### Problem to work on:
Nothing in the records should change; write them all out again.

○ ○ ○ ○ ○ ○ ○

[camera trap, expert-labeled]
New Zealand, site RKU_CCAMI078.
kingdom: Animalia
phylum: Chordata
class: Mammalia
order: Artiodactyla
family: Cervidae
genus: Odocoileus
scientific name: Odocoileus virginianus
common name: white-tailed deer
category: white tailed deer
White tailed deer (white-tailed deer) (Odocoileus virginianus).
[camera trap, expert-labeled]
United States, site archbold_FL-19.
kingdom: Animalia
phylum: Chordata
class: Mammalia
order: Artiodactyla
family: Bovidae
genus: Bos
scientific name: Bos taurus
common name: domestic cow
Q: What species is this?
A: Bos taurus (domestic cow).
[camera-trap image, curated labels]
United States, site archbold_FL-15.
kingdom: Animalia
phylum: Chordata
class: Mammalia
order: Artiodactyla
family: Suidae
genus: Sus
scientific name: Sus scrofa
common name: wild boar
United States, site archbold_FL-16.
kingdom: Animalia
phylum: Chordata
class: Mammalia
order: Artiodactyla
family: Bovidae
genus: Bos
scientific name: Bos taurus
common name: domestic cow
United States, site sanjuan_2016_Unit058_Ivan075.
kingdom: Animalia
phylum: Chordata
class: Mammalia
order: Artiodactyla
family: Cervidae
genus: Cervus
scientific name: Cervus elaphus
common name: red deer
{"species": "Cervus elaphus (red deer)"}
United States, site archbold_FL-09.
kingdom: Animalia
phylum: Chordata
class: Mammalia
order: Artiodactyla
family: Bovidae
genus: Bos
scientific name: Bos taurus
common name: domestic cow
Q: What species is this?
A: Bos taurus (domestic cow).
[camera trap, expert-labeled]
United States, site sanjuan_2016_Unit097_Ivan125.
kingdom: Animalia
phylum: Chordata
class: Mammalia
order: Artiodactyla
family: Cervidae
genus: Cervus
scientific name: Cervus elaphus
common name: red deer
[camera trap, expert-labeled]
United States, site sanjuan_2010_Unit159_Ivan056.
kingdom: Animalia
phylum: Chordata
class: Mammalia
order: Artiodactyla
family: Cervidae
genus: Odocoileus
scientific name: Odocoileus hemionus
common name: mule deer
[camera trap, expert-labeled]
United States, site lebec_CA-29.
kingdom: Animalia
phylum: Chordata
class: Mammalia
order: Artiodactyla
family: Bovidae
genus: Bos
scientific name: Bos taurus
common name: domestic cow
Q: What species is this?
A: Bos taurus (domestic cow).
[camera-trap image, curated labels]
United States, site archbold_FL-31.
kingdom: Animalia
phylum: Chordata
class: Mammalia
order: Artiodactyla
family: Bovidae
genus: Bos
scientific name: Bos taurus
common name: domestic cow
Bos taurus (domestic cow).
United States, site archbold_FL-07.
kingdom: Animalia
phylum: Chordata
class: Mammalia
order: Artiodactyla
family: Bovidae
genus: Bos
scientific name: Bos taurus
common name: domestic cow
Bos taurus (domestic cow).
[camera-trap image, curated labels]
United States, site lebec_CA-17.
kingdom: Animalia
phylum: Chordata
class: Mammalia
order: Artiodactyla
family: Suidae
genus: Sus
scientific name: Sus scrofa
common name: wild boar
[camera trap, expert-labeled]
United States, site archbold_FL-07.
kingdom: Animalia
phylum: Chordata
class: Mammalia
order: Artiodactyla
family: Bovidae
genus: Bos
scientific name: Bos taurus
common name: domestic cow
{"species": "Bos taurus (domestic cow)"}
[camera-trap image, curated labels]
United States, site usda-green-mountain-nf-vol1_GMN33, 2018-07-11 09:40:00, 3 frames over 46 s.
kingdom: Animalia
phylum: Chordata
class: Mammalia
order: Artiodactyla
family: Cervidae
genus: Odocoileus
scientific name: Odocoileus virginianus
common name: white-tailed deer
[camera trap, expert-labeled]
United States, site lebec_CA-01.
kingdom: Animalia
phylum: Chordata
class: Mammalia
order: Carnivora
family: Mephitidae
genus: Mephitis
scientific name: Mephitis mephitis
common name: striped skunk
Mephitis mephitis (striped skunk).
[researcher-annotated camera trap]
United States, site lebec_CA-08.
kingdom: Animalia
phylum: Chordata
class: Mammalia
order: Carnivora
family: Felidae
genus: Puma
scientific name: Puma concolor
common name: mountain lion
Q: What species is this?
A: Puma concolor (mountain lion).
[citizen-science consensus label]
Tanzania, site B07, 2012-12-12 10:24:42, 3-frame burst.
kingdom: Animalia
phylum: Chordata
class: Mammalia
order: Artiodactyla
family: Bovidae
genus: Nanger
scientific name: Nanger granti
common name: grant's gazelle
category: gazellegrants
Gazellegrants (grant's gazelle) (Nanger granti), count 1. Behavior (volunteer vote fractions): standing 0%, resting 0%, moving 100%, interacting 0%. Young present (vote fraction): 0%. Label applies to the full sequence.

○ ○ ○ ○ ○ ○ ○

### Exercise solution:
[camera trap, expert-labeled]
New Zealand, site RKU_CCAMI078.
kingdom: Animalia
phylum: Chordata
class: Mammalia
order: Artiodactyla
family: Cervidae
genus: Odocoileus
scientific name: Odocoileus virginianus
common name: white-tailed deer
category: white tailed deer
White tailed deer (white-tailed deer) (Odocoileus virginianus).
[camera trap, expert-labeled]
United States, site archbold_FL-19.
kingdom: Animalia
phylum: Chordata
class: Mammalia
order: Artiodactyla
family: Bovidae
genus: Bos
scientific name: Bos taurus
common name: domestic cow
Q: What species is this?
A: Bos taurus (domestic cow).
[camera-trap image, curated labels]
United States, site archbold_FL-15.
kingdom: Animalia
phylum: Chordata
class: Mammalia
order: Artiodactyla
family: Suidae
genus: Sus
scientific name: Sus scrofa
common name: wild boar
United States, site archbold_FL-16.
kingdom: Animalia
phylum: Chordata
class: Mammalia
order: Artiodactyla
family: Bovidae
genus: Bos
scientific name: Bos taurus
common name: domestic cow
United States, site sanjuan_2016_Unit058_Ivan075.
kingdom: Animalia
phylum: Chordata
class: Mammalia
order: Artiodactyla
family: Cervidae
genus: Cervus
scientific name: Cervus elaphus
common name: red deer
{"species": "Cervus elaphus (red deer)"}
United States, site archbold_FL-09.
kingdom: Animalia
phylum: Chordata
class: Mammalia
order: Artiodactyla
family: Bovidae
genus: Bos
scientific name: Bos taurus
common name: domestic cow
Q: What species is this?
A: Bos taurus (domestic cow).
[camera trap, expert-labeled]
United States, site sanjuan_2016_Unit097_Ivan125.
kingdom: Animalia
phylum: Chordata
class: Mammalia
order: Artiodactyla
family: Cervidae
genus: Cervus
scientific name: Cervus elaphus
common name: red deer
[camera trap, expert-labeled]
United States, site sanjuan_2010_Unit159_Ivan056.
kingdom: Animalia
phylum: Chordata
class: Mammalia
order: Artiodactyla
family: Cervidae
genus: Odocoileus
scientific name: Odocoileus hemionus
common name: mule deer
[camera trap, expert-labeled]
United States, site lebec_CA-29.
kingdom: Animalia
phylum: Chordata
class: Mammalia
order: Artiodactyla
family: Bovidae
genus: Bos
scientific name: Bos taurus
common name: domestic cow
Q: What species is this?
A: Bos taurus (domestic cow).
[camera-trap image, curated labels]
United States, site archbold_FL-31.
kingdom: Animalia
phylum: Chordata
class: Mammalia
order: Artiodactyla
family: Bovidae
genus: Bos
scientific name: Bos taurus
common name: domestic cow
Bos taurus (domestic cow).
United States, site archbold_FL-07.
kingdom: Animalia
phylum: Chordata
class: Mammalia
order: Artiodactyla
family: Bovidae
genus: Bos
scientific name: Bos taurus
common name: domestic cow
Bos taurus (domestic cow).
[camera-trap image, curated labels]
United States, site lebec_CA-17.
kingdom: Animalia
phylum: Chordata
class: Mammalia
order: Artiodactyla
family: Suidae
genus: Sus
scientific name: Sus scrofa
common name: wild boar
[camera trap, expert-labeled]
United States, site archbold_FL-07.
kingdom: Animalia
phylum: Chordata
class: Mammalia
order: Artiodactyla
family: Bovidae
genus: Bos
scientific name: Bos taurus
common name: domestic cow
{"species": "Bos taurus (domestic cow)"}
[camera-trap image, curated labels]
United States, site usda-green-mountain-nf-vol1_GMN33, 2018-07-11 09:40:00, 3 frames over 46 s.
kingdom: Animalia
phylum: Chordata
class: Mammalia
order: Artiodactyla
family: Cervidae
genus: Odocoileus
scientific name: Odocoileus virginianus
common name: white-tailed deer
[camera trap, expert-labeled]
United States, site lebec_CA-01.
kingdom: Animalia
phylum: Chordata
class: Mammalia
order: Carnivora
family: Mephitidae
genus: Mephitis
scientific name: Mephitis mephitis
common name: striped skunk
Mephitis mephitis (striped skunk).
[researcher-annotated camera trap]
United States, site lebec_CA-08.
kingdom: Animalia
phylum: Chordata
class: Mammalia
order: Carnivora
family: Felidae
genus: Puma
scientific name: Puma concolor
common name: mountain lion
Q: What species is this?
A: Puma concolor (mountain lion).
[citizen-science consensus label]
Tanzania, site B07, 2012-12-12 10:24:42, 3-frame burst.
kingdom: Animalia
phylum: Chordata
class: Mammalia
order: Artiodactyla
family: Bovidae
genus: Nanger
scientific name: Nanger granti
common name: grant's gazelle
category: gazellegrants
Gazellegrants (grant's gazelle) (Nanger granti), count 1. Behavior (volunteer vote fractions): standing 0%, resting 0%, moving 100%, interacting 0%. Young present (vote fraction): 0%. Label applies to the full sequence.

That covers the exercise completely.